**WHAT IS REQUIRED**: Pick up the essay on religion and tribal violence after its last sentence and keep writing it.
======== SOURCE EXTRACT ========
If you are tempted to dismiss this as something distinctively Islamic, just think of a Ku Klux Klan rally prior to a lynching. As folks where I live say, same deal.

2. Much of religion itself remains tribal.

Syria offers us a horrifying glimpse into the days of the Old Testament. Then, above all, might made right. Unquestioning loyalty to the tribal ruler was the only way for most people to gain the slightest measure of security. You can see this quite clearly in the remarkable resemblance of the O.T. God to modern Middle Eastern tyrants when He throws a fit over disloyalty.

Here's Yahweh on one of his typical rants: "Samaria shall become desolate; for she hath rebelled against her God: they shall fall by the sword: their infants shall be dashed in pieces, and their women with child shall be ripped up" (Hosea 13:16, KJV).

Nebuchadnezzar couldn't a-said it no better. Swap in "Aleppo" for "Samaria," and you're right up to date.

Religion creates much bigger tribes than clans can, but the nature of tribal relations does little to foster peace, justice or stability. From the Vatican's crackdown on American nuns to evangelical calls for the death penalty for gays to the honor killings of Islam, tribal tyranny lives on in Old Time Religion today.

3. Yet, religion likely evolved to constrain violence and bring moral order.

For all the authoritarian fury recorded in Scripture and evident in religion today, it's clear that religion arose as a brake on violence and arbitrary power. Forget about revelation or prophets. If you take a functionalist view of religion, the most plausible explanation for its omnipresence is the idea advanced by evolutionary anthropologist David Sloan Wilson -- that religions cropped up to tamp down violence and promote in-group harmony and cooperation.

And there in Scripture, amid all the smiting and the casting into lakes of fire, is some evidence! In the Koran, for instance, comes a call to deal justly with the powerless: "To orphans restore their property (when they reach their age), nor substitute (your) worthless things for (their) good ones; and devour not their substance (by mixing it up) with your own. For this is indeed a great sin" (Book 3: sura 2). And, of course, we must not forget the Sermon on the Mount, in which Jesus admonishes his followers to break the cycle of revenge by turning the other cheek.
======== DATA BELOW ========
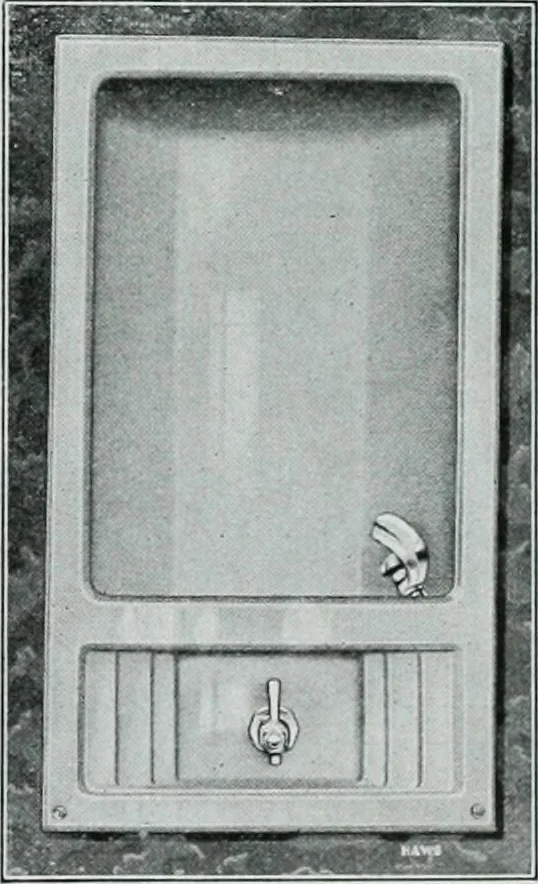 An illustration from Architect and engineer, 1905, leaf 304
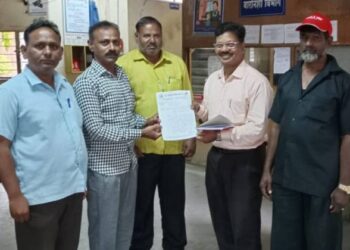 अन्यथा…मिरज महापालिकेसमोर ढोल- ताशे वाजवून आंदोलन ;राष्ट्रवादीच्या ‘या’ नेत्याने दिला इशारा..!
========
**ANSWER SECTION**:
To be sure, much of scriptural morality is crude, reflecting both the historical circumstances (there were no prisons then), and the state of philosophical and scientific knowledge (Bronze Age at best). Hence, we find Deuteronomy's resolution of rape shocking: "If a man find a damsel that is a virgin, which is not betrothed, and lay hold on her, and lie with her, and they be found; Then the man that lay with her shall give unto the damsel's father fifty shekels of silver, and she shall be his wife; because he hath humbled her, he may not put her away all his days" (Deuteronomy 22:28-29, KJV).

Taken as the literal word of God, this is contemptible and as good an argument for atheism as ever I struck. But taken in historical context, well, at least it's a stab at a consistent, equitable and non-lethal resolution. Lacking the institutional authority of, say, the Supreme Court, it's understandable that the ancients would frame their oafish attempts at morality as God's Word. Hence, for most of history and for most people today, religion has been the wellspring of morality.

4. Three great flaws hobble religion as a force for good.

If it is true that religion evolved to constrain violence and promote harmony, why is it such a blood-soaked institution? One reason: although religion expands the circle of moral obligation, not even religions claiming universal reach guarantee decent treatment to all people. On the contrary, both Christianity and Islam have endorsed slavery for most of their histories. Both expanded by conquest and inflicted terrible cruelties on the conquered. To be sure, each can claim some benevolent acts. The Koran's famously bloodthirsty suras are somewhat offset by verses that call for the decent treatment of prisoners of war and the sanctity of innocents, but these have been honored more in the breach than the observance -- as have Christianity's pretensions to moral superiority when dealing with conquered peoples. Just ask the sub-Saharan Africans, Native peoples of the Americas and Australia, or the Jews!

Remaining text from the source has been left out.